The Reporter (Lansdale, PA)

Fox News can’t handle truth that its viewers don’t like

- Clarence Page

An old cynical newsperson jokes about not “letting facts get in the way of a good story.” In today’s world, one might just as easily say, don’t let facts get in the way of audience ratings or internet clicks.

Such is the newsroom scene unfolding in the case that Dominion Voting Systems filed against Fox News for what Dominion says were Fox’s false claims of election fraud by the voting machine firm.

Dominion, armed with correspond­ence between some of the network’s stars and executives, charges that Fox News knew the stolen election claims were a big lie, yet continued to report them as if they were legitimate — as they pushed narratives to entice back their wavering audience.

For that, the Dominion brief requests, first, a summary judgment against Fox News for defamation and, second, the breathtaki­ng sum of $1.6 billion.

The stakes are high. The potential damage that charges of election fraud can bring to a voting machine company is so great that one should be careful about making such charges.

But, no less breathtaki­ng than the charges and potential damages is the inside view of Fox laid out in the document filed recently. Seldom does one see such a clear-cut case of people who say one thing even as they know something else is the truth.

The document lays out how senior figures at Fox News, from founder Rupert Murdoch on down, knew immediatel­y after the election that claims of voter fraud, particular­ly those aimed at Dominion, were false.

Yet, unlike past election nights where we have seen newsrooms celebrate being first to call the winner correctly, this one was viewed internally as something of a crisis, the unpleasant task of telling the audience news that many were anything but eager to hear: Arizona had given Biden enough votes to win the election.

Host Tucker Carlson texted his producer: “Do the executives understand how much credibilit­y and trust we’ve lost with our audience? An alternativ­e like NewsMax could be devastatin­g to us.”

NewsMax, a channel oriented farther to the right than Fox, was also on the mind of fellow show host Sean Hannity. In an exchange with fellow hosts Carlson and Laura Ingraham, he lamented the damage the Arizona projection did to the Fox News brand and worried about rising competitio­n.

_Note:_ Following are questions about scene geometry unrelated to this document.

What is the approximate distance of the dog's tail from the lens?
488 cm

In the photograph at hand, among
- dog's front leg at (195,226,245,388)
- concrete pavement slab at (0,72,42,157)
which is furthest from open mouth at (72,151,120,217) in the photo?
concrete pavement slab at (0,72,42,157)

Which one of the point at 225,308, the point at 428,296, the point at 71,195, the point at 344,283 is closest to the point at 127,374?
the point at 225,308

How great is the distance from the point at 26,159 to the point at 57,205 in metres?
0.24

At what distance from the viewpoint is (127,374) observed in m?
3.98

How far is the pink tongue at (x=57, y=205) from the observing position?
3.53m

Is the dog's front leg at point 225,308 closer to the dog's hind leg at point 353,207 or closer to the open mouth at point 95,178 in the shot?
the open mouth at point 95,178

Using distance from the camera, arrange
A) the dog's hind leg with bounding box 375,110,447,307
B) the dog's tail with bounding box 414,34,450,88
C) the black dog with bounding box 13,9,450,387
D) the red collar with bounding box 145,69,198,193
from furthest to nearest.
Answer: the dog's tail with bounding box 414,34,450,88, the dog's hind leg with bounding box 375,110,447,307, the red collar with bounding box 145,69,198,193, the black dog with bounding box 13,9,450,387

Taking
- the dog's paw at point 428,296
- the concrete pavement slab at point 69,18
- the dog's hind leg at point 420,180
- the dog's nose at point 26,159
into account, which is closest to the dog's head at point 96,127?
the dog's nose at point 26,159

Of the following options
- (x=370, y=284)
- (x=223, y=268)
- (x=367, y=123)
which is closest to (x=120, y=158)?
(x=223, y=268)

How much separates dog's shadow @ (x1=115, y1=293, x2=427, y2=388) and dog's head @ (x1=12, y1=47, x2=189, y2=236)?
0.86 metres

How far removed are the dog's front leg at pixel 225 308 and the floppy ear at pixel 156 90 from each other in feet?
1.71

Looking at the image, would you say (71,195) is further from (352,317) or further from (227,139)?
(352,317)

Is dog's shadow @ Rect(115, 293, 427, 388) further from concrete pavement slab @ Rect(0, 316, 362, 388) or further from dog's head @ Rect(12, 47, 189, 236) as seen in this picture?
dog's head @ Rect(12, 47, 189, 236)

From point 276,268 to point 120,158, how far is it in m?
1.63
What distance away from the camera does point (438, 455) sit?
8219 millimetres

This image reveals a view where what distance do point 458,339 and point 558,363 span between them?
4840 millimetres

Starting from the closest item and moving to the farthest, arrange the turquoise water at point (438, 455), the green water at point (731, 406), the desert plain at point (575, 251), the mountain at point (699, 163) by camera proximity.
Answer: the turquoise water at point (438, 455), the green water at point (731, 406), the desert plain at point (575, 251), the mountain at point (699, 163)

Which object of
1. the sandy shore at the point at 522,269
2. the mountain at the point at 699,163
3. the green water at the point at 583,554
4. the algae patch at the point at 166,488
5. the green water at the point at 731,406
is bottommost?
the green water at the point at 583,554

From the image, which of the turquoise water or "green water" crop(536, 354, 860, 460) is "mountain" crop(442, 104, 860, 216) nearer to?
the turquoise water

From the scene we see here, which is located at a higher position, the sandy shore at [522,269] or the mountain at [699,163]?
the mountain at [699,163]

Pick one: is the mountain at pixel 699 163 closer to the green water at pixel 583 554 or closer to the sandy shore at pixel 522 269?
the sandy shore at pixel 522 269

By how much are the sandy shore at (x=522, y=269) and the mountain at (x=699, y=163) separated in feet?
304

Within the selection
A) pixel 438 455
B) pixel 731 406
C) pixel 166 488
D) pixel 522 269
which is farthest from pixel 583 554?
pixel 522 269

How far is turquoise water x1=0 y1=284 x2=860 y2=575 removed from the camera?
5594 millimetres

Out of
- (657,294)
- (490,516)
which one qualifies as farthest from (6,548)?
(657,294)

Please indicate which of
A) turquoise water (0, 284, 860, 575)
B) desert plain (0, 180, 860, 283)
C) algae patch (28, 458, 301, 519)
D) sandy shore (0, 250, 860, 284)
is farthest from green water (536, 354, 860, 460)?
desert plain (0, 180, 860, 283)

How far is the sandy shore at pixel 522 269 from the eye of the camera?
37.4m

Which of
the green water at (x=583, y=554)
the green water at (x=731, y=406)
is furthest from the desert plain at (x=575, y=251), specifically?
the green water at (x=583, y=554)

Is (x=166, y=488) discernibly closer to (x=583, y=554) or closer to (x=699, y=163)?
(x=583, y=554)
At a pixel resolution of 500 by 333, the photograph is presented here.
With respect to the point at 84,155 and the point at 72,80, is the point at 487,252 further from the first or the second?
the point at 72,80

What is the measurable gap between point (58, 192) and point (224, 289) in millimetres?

The anchors expressed deep skepticism of Sidney Powell, one of the attorneys spreading the false fraud allegation­s, even as they continued to air her views. Ingraham described her as a “complete nut.” Hannity said in a deposition that the “whole narrative that Sidney was pushing, I did not believe it for one second.”

So why continue to serve it up to your audience? Former Fox executive Bill Sammon seemed to offer the most on-point answer: “It’s remarkable how weak ratings make good journalist­s do bad things,” he observed.

Instead, some Fox folks tried to have it both ways. At one point, Carlson and Hannity demanded that Fox reporter Jacqui Heinrich be fired after she fact-checked one of Trump’s tweets spreading the false election fraud claims about Dominion. She wasn’t fired but the offending tweet was deleted.

In another email, a different Fox executive feared what he called “conspirato­rial reporting” at Newsmax. Small wonder, then, that at least one Fox executive said the “conspirato­rial” approach “might be exactly what the disgruntle­d FNC viewer is looking for.” That executive later warned, “Do not ever give viewers a reason to turn us off. Every topic and guest must perform.”

P.T. Barnum could hardly have said it better. It is understand­able that the channel would try to please the conservati­ve audience they have built so successful­ly, but not at the expense of reality.